Plugins
Plugins can be attached to an editor to alter its behavior in different ways. Plugins are just simple Javascript objects, containing a set of properties that control different behaviors—event handling, change handling, rendering, etc.
Each editor has a "middleware stack" of plugins, which has a specific order.
When the editor needs to resolve a plugin-related handler, it will loop through its plugin stack, searching for the first plugin that successfully returns a value. After receiving that value, the editor will not continue to search the remaining plugins; it returns early. If you'd like for the stack to continue, a plugin handler should return undefined
.
Conventions
A plugin should always export a function that takes options. This way even if it doesn't take any options now, it won't be a breaking API change to take more options in the future. So a basic plugin might look like this:
export default function MySlatePlugin(options) {
return {
// Return properties that describe your logic here...
}
}
Event Handler Properties
{
onBeforeInput: Function,
onBlur: Function,
onFocus: Function,
onCopy: Function,
onCut: Function,
onDrop: Function,
onKeyDown: Function,
onKeyUp: Function,
onPaste: Function,
onSelect: Function
}
All of the event handler properties are passed the same React event
object you are used to from React's event handlers. They are also passed a change
object representing any changes that have resulted from the event, and the editor
instance itself.
Each event handler can choose to call methods on the change
object, in which case the editor's value will be updated.

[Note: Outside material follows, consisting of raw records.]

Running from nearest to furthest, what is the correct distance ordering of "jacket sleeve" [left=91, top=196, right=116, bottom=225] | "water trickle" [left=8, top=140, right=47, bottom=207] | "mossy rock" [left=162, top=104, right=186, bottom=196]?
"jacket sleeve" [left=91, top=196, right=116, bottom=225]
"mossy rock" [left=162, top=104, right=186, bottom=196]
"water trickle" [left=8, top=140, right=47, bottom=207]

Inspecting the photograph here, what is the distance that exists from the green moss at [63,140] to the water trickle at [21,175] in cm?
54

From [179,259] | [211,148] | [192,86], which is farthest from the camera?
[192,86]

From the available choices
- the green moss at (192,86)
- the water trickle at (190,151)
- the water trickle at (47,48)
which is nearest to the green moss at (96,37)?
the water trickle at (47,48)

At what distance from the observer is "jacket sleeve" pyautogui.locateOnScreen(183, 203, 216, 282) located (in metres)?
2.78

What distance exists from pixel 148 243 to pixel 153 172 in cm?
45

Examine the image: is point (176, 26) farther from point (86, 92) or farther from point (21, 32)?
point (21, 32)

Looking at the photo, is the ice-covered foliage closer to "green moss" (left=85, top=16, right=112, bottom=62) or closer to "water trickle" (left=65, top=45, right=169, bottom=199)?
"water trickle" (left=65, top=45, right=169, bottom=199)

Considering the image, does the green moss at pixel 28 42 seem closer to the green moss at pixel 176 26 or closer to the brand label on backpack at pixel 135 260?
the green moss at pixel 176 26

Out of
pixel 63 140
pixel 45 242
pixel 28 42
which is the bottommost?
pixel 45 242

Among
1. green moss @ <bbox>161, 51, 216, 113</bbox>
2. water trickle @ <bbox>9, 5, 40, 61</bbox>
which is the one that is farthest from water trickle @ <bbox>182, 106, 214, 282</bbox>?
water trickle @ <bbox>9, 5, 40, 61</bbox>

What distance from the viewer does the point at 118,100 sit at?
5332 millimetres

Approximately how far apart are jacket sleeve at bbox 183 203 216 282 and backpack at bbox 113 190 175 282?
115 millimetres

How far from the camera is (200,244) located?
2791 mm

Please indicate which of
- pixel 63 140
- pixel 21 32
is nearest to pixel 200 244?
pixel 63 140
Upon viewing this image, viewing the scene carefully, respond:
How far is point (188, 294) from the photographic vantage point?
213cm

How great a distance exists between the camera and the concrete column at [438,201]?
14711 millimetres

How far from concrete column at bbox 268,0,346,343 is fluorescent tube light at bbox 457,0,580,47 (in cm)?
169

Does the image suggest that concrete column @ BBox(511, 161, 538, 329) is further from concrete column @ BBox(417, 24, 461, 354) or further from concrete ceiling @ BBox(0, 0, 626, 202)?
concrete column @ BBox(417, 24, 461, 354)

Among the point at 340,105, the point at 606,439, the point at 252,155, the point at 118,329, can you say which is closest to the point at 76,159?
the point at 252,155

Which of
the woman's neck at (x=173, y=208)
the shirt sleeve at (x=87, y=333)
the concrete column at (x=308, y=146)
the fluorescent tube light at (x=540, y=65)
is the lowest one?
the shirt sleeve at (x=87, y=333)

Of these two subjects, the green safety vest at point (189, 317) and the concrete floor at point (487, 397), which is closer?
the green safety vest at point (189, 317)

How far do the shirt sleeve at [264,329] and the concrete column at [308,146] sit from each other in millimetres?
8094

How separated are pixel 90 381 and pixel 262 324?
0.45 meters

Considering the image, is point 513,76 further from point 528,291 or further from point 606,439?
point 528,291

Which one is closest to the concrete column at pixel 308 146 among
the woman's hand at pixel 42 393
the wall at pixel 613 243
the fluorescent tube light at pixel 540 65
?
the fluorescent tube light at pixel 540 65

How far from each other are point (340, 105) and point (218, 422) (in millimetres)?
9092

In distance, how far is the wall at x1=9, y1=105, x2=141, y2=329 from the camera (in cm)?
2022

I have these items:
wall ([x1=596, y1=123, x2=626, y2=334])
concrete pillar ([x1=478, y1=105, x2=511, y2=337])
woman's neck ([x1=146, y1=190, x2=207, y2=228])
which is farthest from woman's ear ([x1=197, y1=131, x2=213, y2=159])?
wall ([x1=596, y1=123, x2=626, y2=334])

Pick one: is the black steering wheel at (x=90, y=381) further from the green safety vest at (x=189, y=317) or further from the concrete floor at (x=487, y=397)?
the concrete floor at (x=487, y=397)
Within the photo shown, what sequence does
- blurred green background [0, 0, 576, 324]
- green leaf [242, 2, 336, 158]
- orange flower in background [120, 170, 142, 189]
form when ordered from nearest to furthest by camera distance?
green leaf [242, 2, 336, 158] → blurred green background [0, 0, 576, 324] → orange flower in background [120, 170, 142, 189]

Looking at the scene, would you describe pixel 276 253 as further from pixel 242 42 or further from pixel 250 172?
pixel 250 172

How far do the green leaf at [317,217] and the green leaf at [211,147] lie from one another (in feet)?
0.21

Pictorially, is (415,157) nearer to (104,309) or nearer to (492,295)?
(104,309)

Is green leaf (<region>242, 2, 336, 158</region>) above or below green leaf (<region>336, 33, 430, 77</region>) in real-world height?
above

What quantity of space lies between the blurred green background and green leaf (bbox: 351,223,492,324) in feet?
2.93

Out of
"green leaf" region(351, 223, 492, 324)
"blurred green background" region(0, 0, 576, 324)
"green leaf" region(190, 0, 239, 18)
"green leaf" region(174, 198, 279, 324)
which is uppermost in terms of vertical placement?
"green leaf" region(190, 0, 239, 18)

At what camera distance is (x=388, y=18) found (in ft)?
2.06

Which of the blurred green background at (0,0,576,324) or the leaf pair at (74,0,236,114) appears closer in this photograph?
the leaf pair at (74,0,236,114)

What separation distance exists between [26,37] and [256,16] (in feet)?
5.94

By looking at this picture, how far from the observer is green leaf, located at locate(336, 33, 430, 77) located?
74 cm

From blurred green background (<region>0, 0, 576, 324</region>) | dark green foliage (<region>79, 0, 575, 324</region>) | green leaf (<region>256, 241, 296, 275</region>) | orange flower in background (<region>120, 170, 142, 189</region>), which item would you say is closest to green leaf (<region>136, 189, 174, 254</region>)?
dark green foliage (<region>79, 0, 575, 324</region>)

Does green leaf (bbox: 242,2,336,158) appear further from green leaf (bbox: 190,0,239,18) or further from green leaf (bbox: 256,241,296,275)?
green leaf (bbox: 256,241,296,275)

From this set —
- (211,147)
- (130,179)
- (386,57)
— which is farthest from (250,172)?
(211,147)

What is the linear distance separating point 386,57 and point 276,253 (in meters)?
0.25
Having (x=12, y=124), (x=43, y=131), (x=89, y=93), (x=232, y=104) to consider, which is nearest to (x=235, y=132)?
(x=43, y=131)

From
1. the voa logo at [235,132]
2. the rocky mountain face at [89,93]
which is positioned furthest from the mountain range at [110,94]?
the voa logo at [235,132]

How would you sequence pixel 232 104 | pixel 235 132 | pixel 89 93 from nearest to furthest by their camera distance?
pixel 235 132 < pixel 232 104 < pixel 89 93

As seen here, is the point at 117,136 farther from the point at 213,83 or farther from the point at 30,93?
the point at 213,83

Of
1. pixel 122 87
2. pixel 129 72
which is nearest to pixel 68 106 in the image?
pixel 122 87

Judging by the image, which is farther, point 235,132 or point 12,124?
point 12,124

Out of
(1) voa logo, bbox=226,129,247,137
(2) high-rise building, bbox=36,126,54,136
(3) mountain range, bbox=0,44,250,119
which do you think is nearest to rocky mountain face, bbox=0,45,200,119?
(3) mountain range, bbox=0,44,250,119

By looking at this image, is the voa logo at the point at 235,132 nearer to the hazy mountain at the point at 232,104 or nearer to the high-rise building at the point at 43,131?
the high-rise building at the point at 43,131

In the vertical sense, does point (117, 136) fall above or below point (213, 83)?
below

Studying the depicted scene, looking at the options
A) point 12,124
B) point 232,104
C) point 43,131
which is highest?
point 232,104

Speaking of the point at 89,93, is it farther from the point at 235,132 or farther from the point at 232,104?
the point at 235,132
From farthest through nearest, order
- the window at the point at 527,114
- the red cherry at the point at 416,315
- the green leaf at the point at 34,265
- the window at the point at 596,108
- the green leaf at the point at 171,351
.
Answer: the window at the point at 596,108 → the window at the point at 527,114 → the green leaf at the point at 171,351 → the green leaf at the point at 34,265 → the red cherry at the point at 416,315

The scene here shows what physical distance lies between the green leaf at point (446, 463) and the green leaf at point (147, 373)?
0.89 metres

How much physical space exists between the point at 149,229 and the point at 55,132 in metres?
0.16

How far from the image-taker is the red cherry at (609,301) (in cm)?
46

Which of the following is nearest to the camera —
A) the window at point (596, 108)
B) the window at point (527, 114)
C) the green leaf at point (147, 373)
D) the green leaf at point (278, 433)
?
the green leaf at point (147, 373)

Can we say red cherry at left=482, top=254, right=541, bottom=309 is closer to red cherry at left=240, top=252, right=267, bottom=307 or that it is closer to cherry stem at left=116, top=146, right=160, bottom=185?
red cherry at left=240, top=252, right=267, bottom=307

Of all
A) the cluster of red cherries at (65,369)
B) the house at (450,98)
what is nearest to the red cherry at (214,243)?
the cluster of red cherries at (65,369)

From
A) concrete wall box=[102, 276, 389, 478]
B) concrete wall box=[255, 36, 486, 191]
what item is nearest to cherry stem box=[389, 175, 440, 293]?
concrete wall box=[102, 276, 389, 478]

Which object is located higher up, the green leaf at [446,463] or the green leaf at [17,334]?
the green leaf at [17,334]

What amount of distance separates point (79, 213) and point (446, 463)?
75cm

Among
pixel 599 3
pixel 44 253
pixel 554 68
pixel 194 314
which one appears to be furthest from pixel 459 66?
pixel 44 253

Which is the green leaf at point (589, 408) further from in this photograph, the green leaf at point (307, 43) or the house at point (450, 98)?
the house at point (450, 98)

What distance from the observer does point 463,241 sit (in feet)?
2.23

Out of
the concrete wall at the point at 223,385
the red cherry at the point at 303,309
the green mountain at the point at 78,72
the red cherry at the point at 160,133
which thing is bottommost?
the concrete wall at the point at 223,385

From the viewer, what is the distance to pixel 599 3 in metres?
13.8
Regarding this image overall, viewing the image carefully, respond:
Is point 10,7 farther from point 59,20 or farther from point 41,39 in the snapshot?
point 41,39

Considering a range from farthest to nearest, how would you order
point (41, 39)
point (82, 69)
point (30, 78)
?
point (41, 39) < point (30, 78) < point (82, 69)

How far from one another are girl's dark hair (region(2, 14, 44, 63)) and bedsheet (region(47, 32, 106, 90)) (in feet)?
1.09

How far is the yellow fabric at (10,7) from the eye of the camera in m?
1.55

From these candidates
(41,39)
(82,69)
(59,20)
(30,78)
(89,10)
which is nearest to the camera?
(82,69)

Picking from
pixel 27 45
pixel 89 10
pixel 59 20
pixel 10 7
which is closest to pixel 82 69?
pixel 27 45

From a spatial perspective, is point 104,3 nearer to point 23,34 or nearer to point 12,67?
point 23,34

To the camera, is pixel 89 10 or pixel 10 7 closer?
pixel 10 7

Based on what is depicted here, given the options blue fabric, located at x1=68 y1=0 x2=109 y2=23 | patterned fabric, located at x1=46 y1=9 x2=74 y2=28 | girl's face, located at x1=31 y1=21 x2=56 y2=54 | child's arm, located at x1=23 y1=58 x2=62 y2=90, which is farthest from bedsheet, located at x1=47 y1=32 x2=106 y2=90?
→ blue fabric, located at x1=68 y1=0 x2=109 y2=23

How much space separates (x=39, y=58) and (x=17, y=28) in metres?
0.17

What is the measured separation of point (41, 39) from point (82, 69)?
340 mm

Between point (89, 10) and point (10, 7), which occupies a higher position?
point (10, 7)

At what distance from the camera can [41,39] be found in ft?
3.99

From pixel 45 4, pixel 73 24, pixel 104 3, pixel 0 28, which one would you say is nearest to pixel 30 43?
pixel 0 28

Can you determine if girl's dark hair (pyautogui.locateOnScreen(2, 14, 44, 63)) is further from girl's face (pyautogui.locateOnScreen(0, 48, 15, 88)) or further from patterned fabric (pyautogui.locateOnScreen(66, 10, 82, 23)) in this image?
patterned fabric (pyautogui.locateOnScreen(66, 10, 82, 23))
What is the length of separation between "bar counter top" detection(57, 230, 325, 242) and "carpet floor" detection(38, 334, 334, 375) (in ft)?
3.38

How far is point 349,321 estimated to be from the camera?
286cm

If the return value of a plugin handler is null
, the editor will simply continue resolving the plugin stack. However, if you return a non-null value, the editor will break out of the loop.
onBeforeInput
Function onBeforeInput(event: Event, change: Change, editor: Editor) => Change || Void
This handler is called right before a string of text is inserted into the contenteditable
element.
Make sure to event.preventDefault()
if you do not want the default insertion behavior to occur!
onBlur
Function onBlur(event: Event, change: Change, editor: Editor) => Change || Void
This handler is called when the editor's contenteditable
element is blurred.
onFocus
Function onFocus(event: Event, change: Change, editor: Editor) => Change || Void
This handler is called when the editor's contenteditable
element is focused.
onCopy
Function onCopy(event: Event, change: Change, editor: Editor) => Change || Void
This handler is called when there is a copy event in the editor's contenteditable
element.
onCut
Function onCut(event: Event, change: Change, editor: Editor) => Change || Void
This handler is equivalent to the onCopy
handler.
onDrop
Function onDrop(event: Event, change: Change, editor: Editor) => Change || Void
This handler is called when the user drops content into the contenteditable
element. The event is already prevented by default, so you must define a value change to have any affect occur.
onKeyDown
Function onKeyDown(event: Event, change: Change, editor: Editor) => Change || Void
This handler is called when any key is pressed in the contenteditable
element, before any action is taken.
Make sure to event.preventDefault()
if you do not want the default insertion behavior to occur!
onKeyUp
Function onKeyUp(event: Event, change: Change, editor: Editor) => Change || Void
This handler is called when any key is released in the contenteditable
element.
onPaste
Function onPaste(event: Event, change: Change, editor: Editor) => Change || Void
This handler is called when the user pastes content into the contenteditable
element. The event is already prevented by default, so you must define a value change to have any affect occur.
onSelect
Function onSelect(event: Event, change: Change, editor: Editor) => Change || Void
This handler is called whenever the native DOM selection changes.
Note: This is not Slate's internal selection representation (although it mirrors it). If you want to get notified when Slate's selection changes, use the onChange
property of the <Editor>
. This handler is instead meant to give you lower-level access to the DOM selection handling, which is not always triggered as you'd expect.
Other Properties
{
onChange: Function
}
onChange
Function onChange(change: Change) => Any || Void
The onChange
handler isn't a native browser event handler. Instead, it is invoked whenever the editor value changes. This allows plugins to augment a change however they want.
renderEditor
Function renderEditor(props: Object, editor: Editor) => Object || Void
The renderEditor
property allows you to define higher-order-component-like behavior. It is passed all of the properties of the editor, including props.children
. You can then choose to wrap the existing children
in any custom elements or proxy the properties however you choose. This can be useful for rendering toolbars, styling the editor, rendering validation, etc. Remember that the renderEditor
function has to render props.children
for editor's children to render.
schema
Object
The schema
property allows you to define a set of rules that will be added to the editor's schema. The rules from each of the schemas returned by the plugins are collected into a single schema for the editor.